J.M.T. Pandiangan, perantau Sitiotio yang berdomisili di Kalimantan, difoto Batak Raya pada Januari 2023 di Samosir. (Foto: Hayun Gultom)

Semenjak Kabupaten Samosir berdiri 19 tahun lalu hingga saat ini, Sitiotio merupakan kecamatan yang pembangunannya paling terbelakang dari sembilan kecamatan di Kabupaten Samosir. Fasilitas umum di Sitiotio, seperti jalan beraspal, lampu jalan, dan air leding, sangat terbatas, bahkan nyaris nihil. Jalan antardesa pun masih banyak yang tidak layak untuk dilintasi sepeda motor, apalagi mobil.

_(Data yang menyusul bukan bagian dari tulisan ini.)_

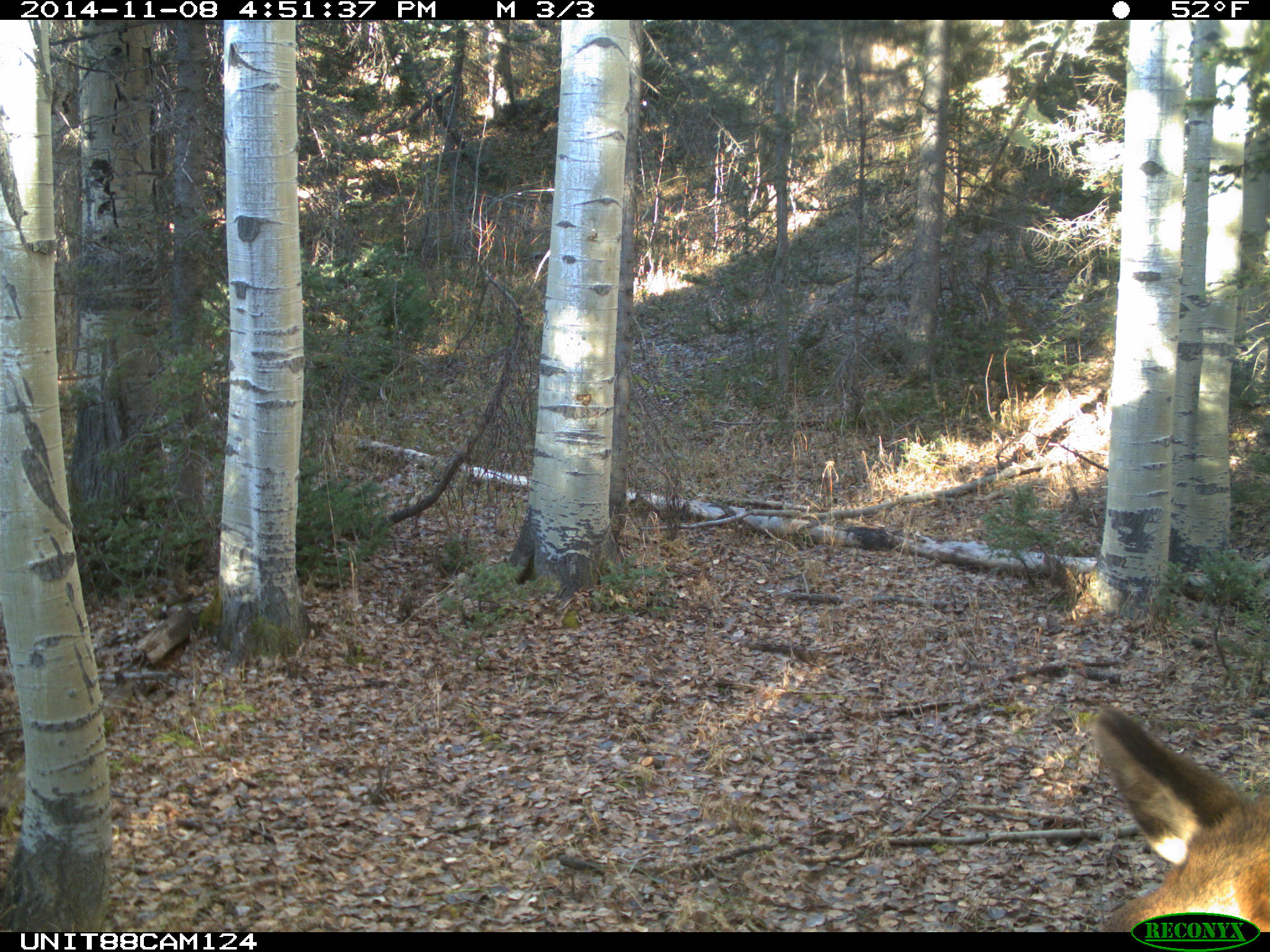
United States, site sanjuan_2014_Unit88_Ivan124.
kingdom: Animalia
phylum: Chordata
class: Mammalia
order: Artiodactyla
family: Cervidae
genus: Cervus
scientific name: Cervus elaphus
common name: red deer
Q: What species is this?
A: Cervus elaphus (red deer).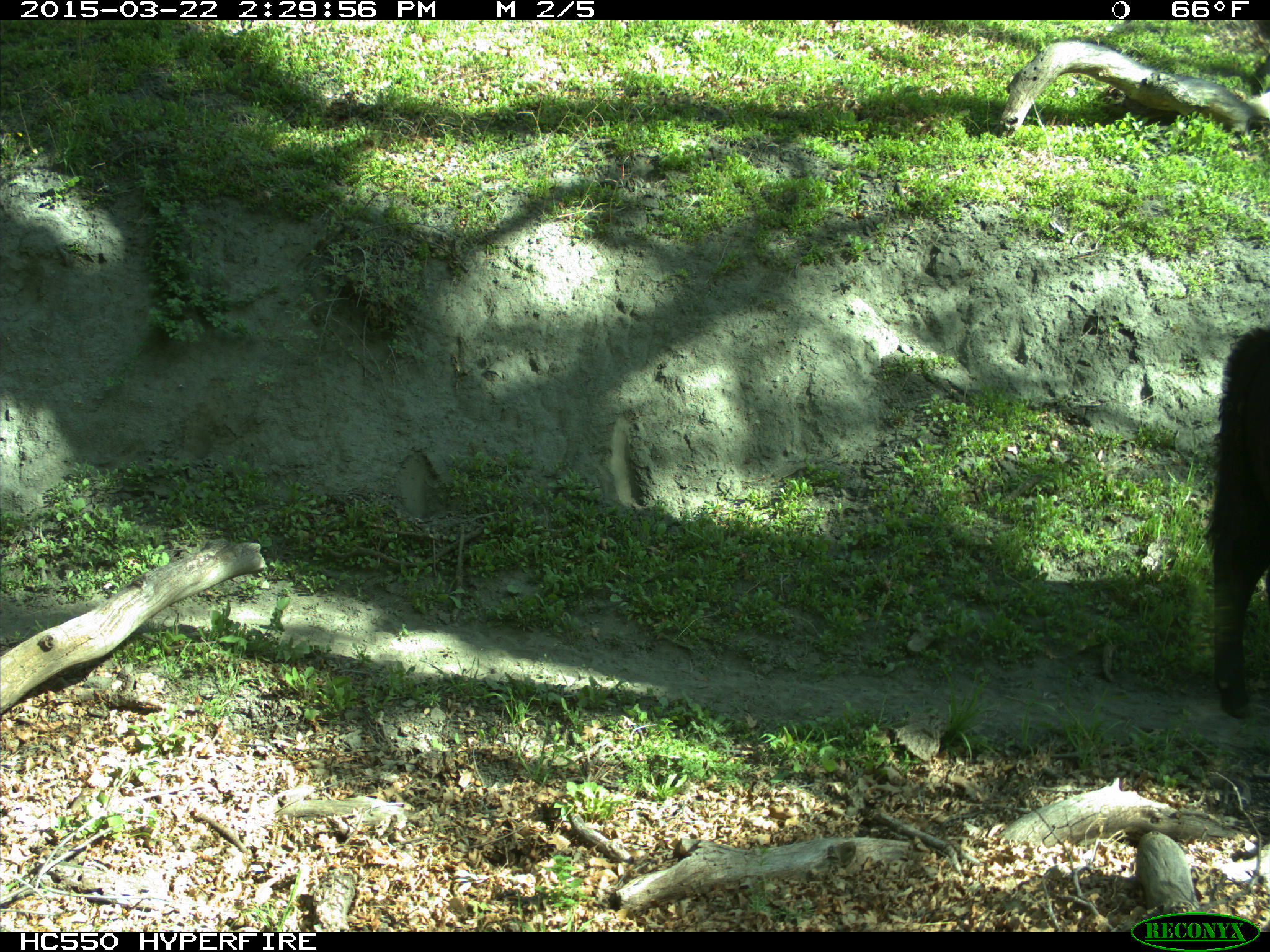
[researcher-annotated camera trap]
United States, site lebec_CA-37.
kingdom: Animalia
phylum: Chordata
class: Mammalia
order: Artiodactyla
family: Bovidae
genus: Bos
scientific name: Bos taurus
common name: domestic cow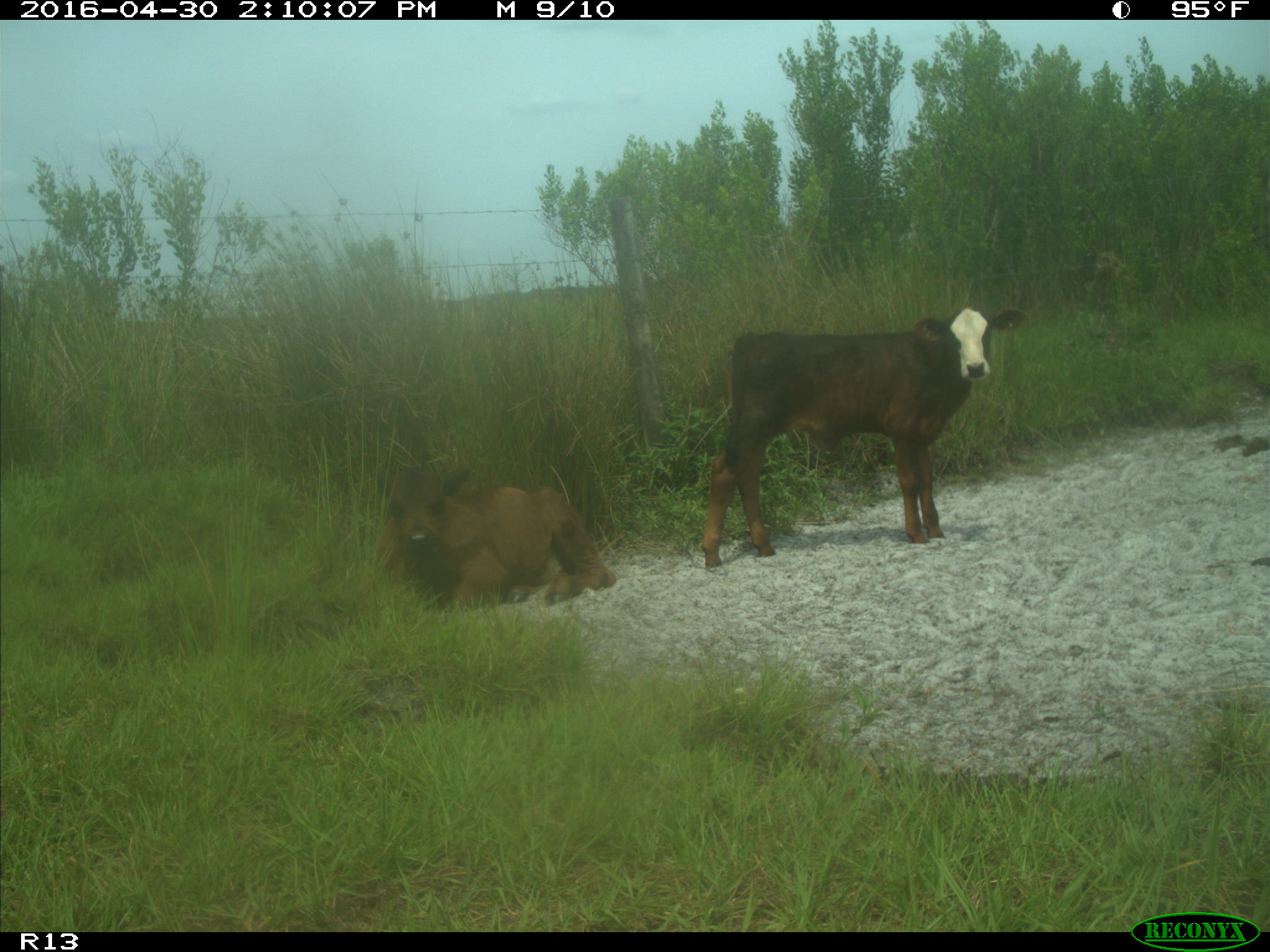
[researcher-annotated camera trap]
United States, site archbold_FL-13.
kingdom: Animalia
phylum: Chordata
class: Mammalia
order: Artiodactyla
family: Bovidae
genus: Bos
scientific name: Bos taurus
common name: domestic cow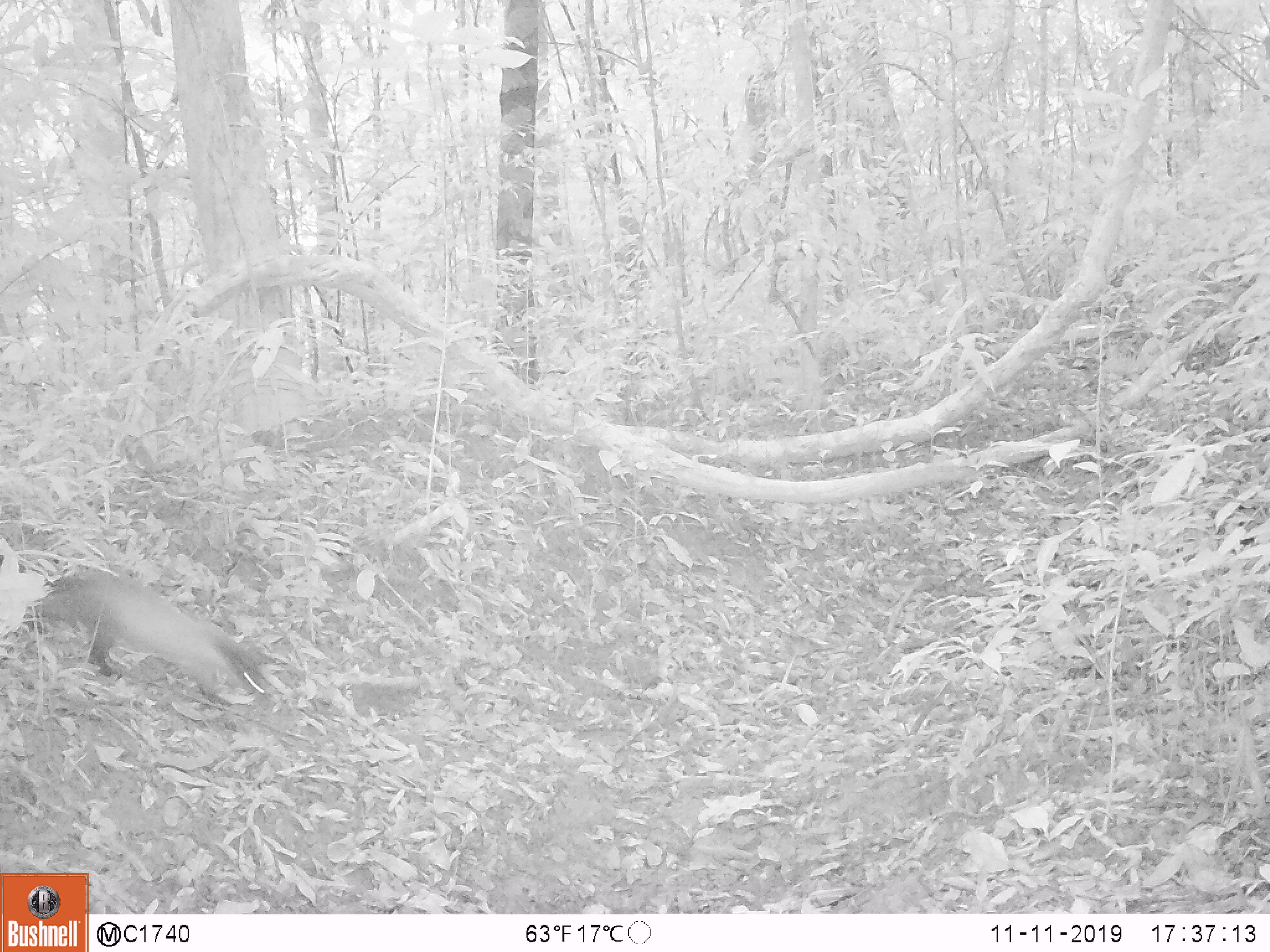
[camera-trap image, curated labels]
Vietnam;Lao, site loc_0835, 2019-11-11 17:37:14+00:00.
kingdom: Animalia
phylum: Chordata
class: Mammalia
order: Carnivora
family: Mustelidae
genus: Martes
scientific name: Martes flavigula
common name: yellow-throated marten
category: yellow throated marten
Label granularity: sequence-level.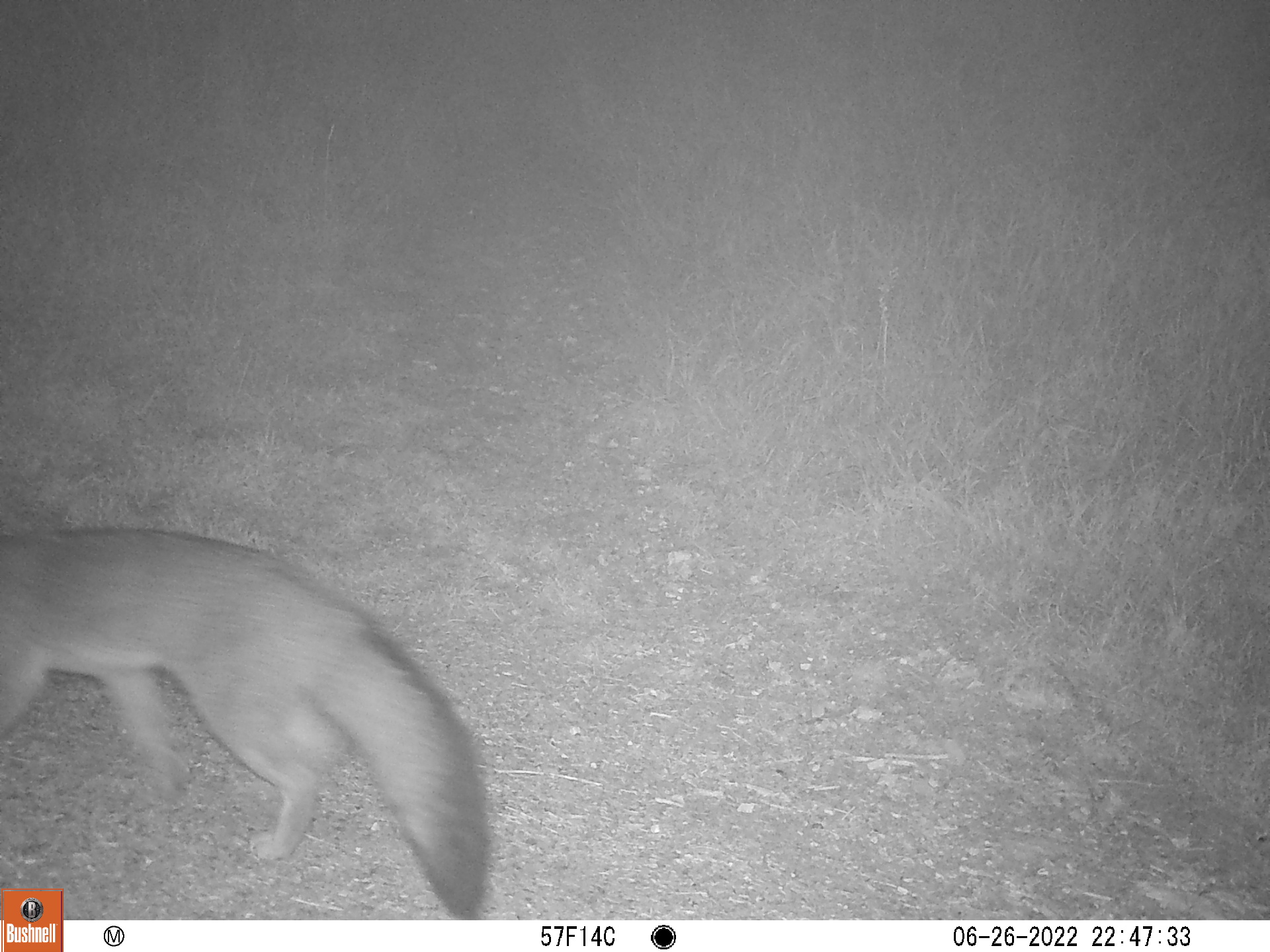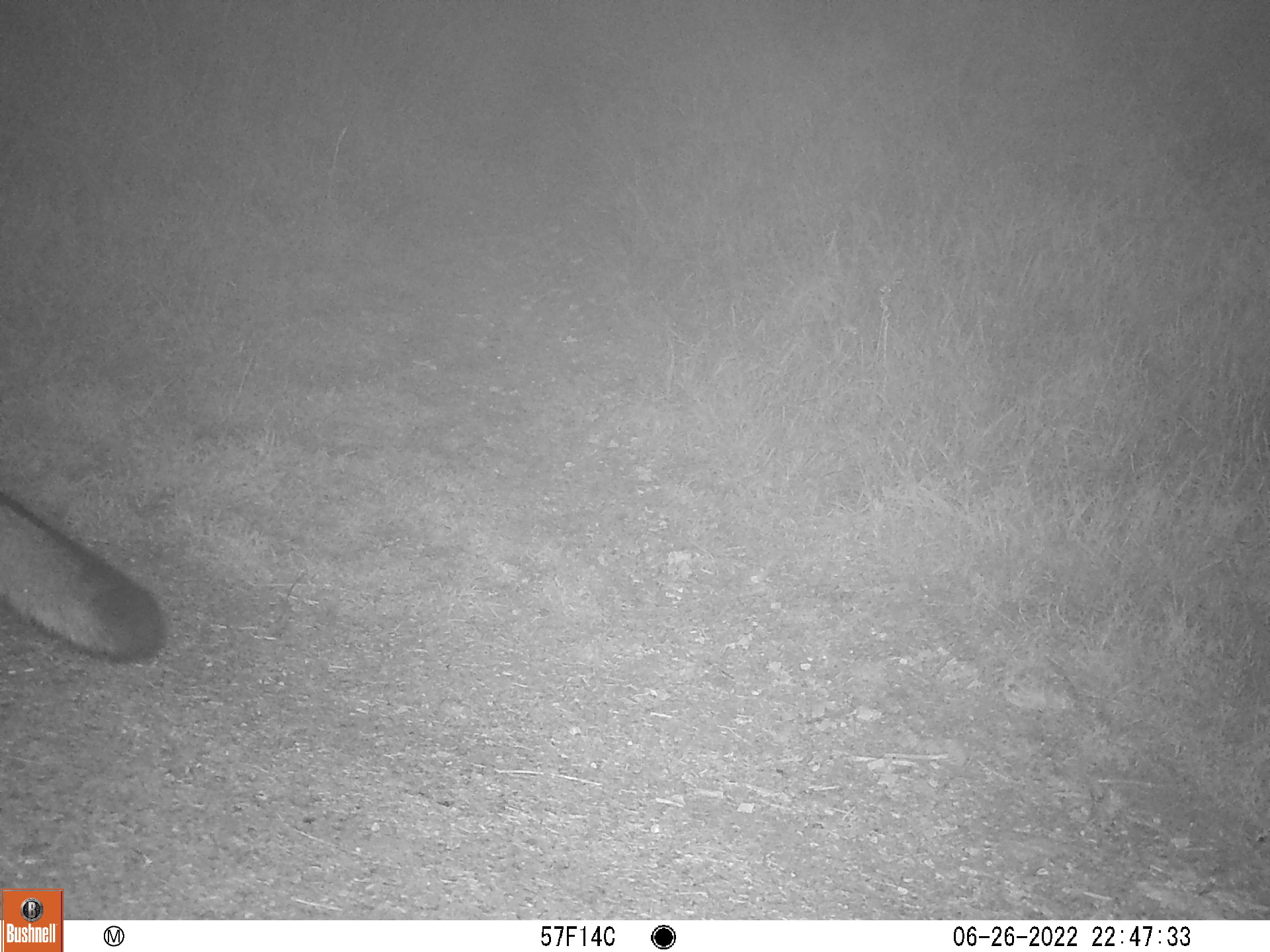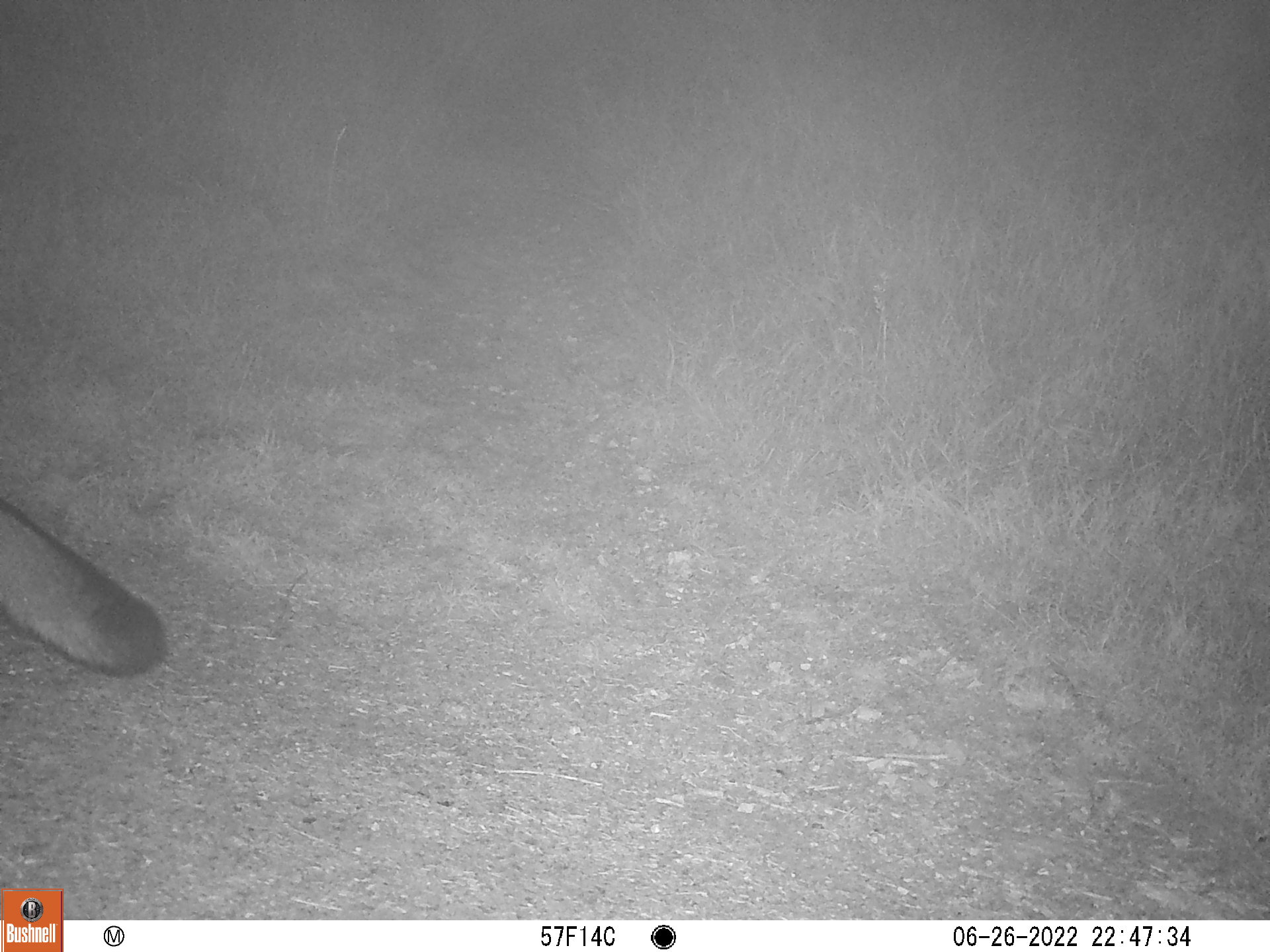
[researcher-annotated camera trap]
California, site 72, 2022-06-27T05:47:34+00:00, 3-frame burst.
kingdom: Animalia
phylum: Chordata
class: Mammalia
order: Carnivora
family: Canidae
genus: Urocyon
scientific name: Urocyon cinereoargenteus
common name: gray fox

Sitiotio juga sering disebut sebagai daerah buangan bagi aparatur sipil negara (ASN) di jajaran Pemkab Samosir. Pernah seorang ASN, istri politikus di Samosir, dipindahkan ke Sitiotio dan menjadi korban dampak politik pilkada. Bahkan, sulit baginya untuk mendapat rekomendasi dari Pemkab Samosir agar bisa pindah ke daerah lain di luar Samosir meskipun suaminya anggota DPRD.

Minimnya perhatian Pemkab Samosir untuk Kecamatan Sitiotio sudah sering dikeluhkan warga di sana. Mereka juga membandingkan desanya dengan desa yang lebih maju di Kabupaten Humbang Hasundutan, yang berbatasan dengan Sitiotio.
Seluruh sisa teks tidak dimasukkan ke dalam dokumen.